Friday, 14 May 2010

The American Invasion

The May Day bank holiday (2 weeks ago already!) created a bit of an exodus for us London tangueros as two prominent American couples were visiting our shores. In Cambridge, we had Homer and Cristina Ladas who taught briefly in London before hot footing it over to Cambridge for the tango festival (including the all nighter milonga which went on until 5am); and down south, we had Ney Melo and Jennifer Bratt in Brighton doing a long weekend of workshops.

What a choice for us Londoners? Where to go and what to do with whom?!

Those dedicated few attempted both, rushing from one location to another; doing a class here and then attending a milonga somewhere else. I was pleased to be able to do classes with both sets although I did it in more manageable chunks, attending Homer and Cristina’s class in London and then going to Brighton at the weekend.

It’s quite fun to have American teachers over here.

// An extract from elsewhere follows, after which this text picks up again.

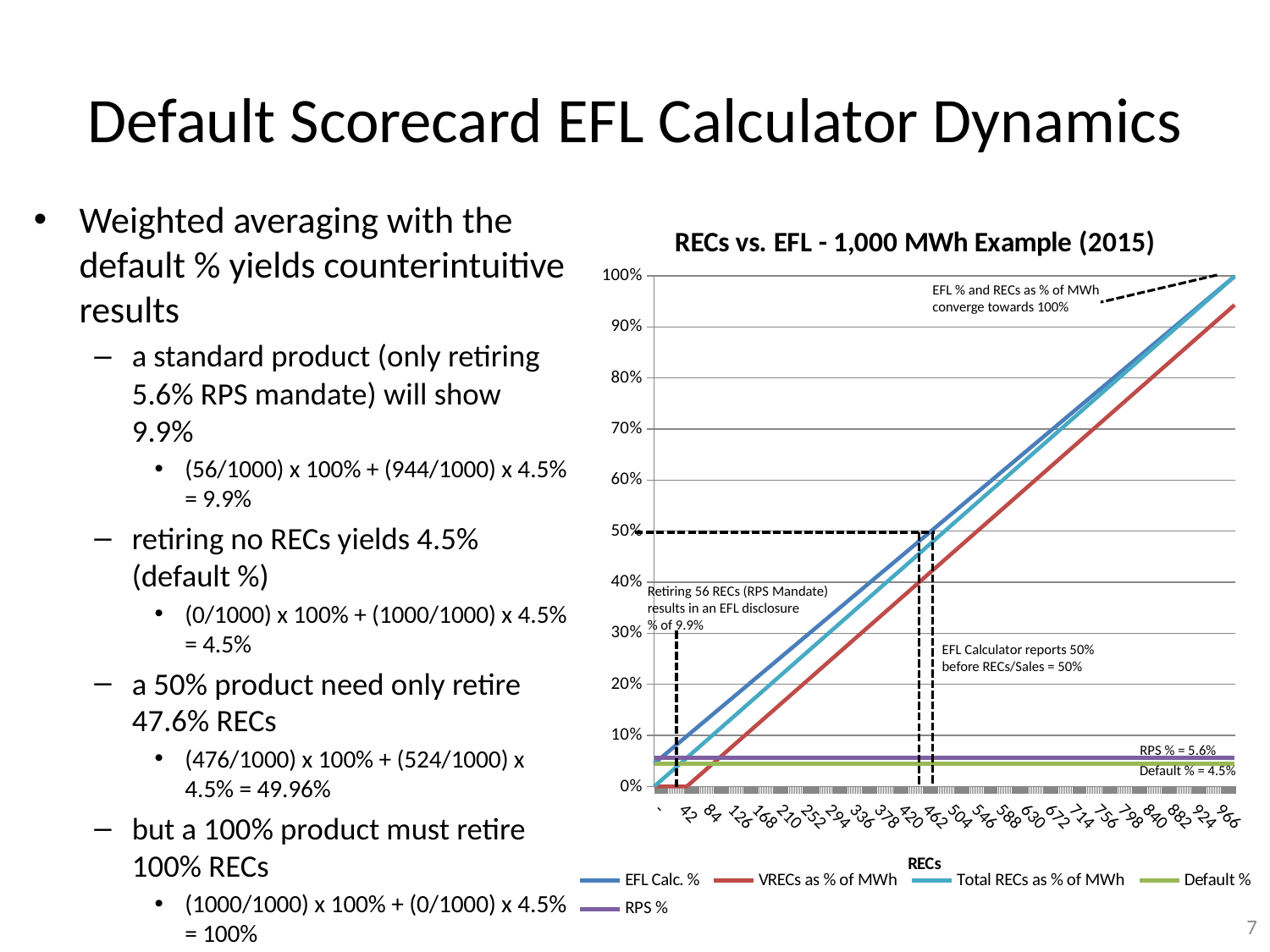
Is the value of EFL Calc. % at 966 RECs greater or less than 90%? greater What value does the chart give for RPS %? 5.6% How many series does the chart's legend list? 5 What is the label of the chart's x axis? RECs What kind of chart is shown on the slide? line chart What is the difference between the RPS % value and the Default % value? 1.1% Which is larger, the RPS % line or the Default % line? RPS % Which series has the lowest value at 966 RECs? Default % Is the value of VRECs as % of MWh at 42 RECs greater or less than 10%? less Does the EFL Calc. % series rise or fall as RECs increase along the x axis? rise What is the title of the chart? RECs vs. EFL - 1,000 MWh Example (2015) What value does the chart give for Default %? 4.5%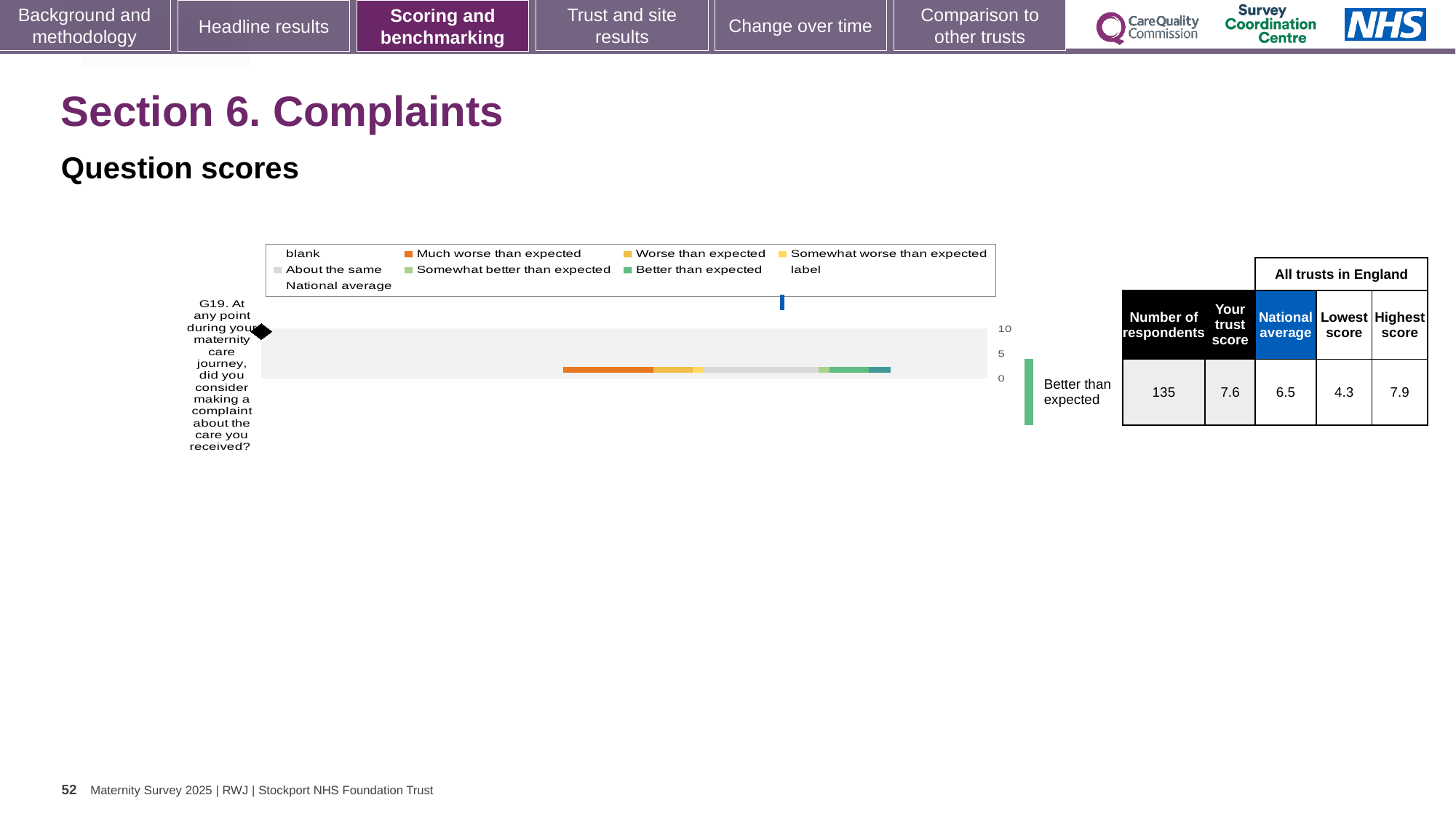
What is the difference between the trust score and the national average for G19? 1.1 What is the trust score for G19? 7.6 Which survey question is plotted in the chart? G19. At any point during your maternity care journey, did you consider making a complaint about the care you received? Which is larger for G19, the trust score or the national average? the trust score How many survey questions are plotted in the chart? 1 What is the national average score for G19? 6.5 Which benchmark category label is shown to the right of the chart for G19? Better than expected What is the difference between the highest score and the lowest score for G19? 3.6 How many respondents answered G19? 135 What is the lowest score among all trusts in England for G19? 4.3 What kind of chart is shown on the slide? bar chart What is the highest score among all trusts in England for G19? 7.9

They tend to teach in a different style from Argentinian or European teachers, which is what we predominantly have in London, often using games and humour as a selling point. I don’t mean this in a disparaging way just that for many American teachers, part of their teaching style is their lively personalities which they use to relax people and make tango fun.

Some people I know don’t like that. They feel it should be about the teaching and the end result. They want tango to have mystique and a certain aloofness. They feel that personality can get in the way too much. ‘It’s tango,’ they say, ‘not stand up’.

All I can say is that for me, I found both couples approachable and lively but I also got a sense of their respect for tango and how it should be danced. I also think that its hard to make judgements over single taster classes/days. Learning tango is an evolving process and what works for you one day might not work for you in six months. Your feelings about tango are likely to change throughout your tango life and so who knows what advice/opinions will reverberate back to you in the future.

Here to inspire you (and remind me) is a video of each. By far, Ney and Jennifer are the more traditional pair and I love their style of dancing and general old world elegance:

Homer and Cristina are great fun and I always enjoy their classes although their style is certainly more alternative and Nuevo than I dance generally. I couldn't find anything suitable from their Cambridge jaunt so here is a video from January of this year when they were dancing at the Houston Tango Festival.

1 comment:

  1. It's true that we haven't seen many Americans. I'm not sure that we've seen many Europeans either - who do you have in mind? I suppose Adrian and Amanda are the most noticeable example, because they've visited a few times, but they're just one couple. Then there's Eric Juerissen, who's a regular visitor, and there's Andreas who's an irregular visitor. Anyone else? You could have counted Oliver Kolker and Silvina Vals perhaps as either American or European or both.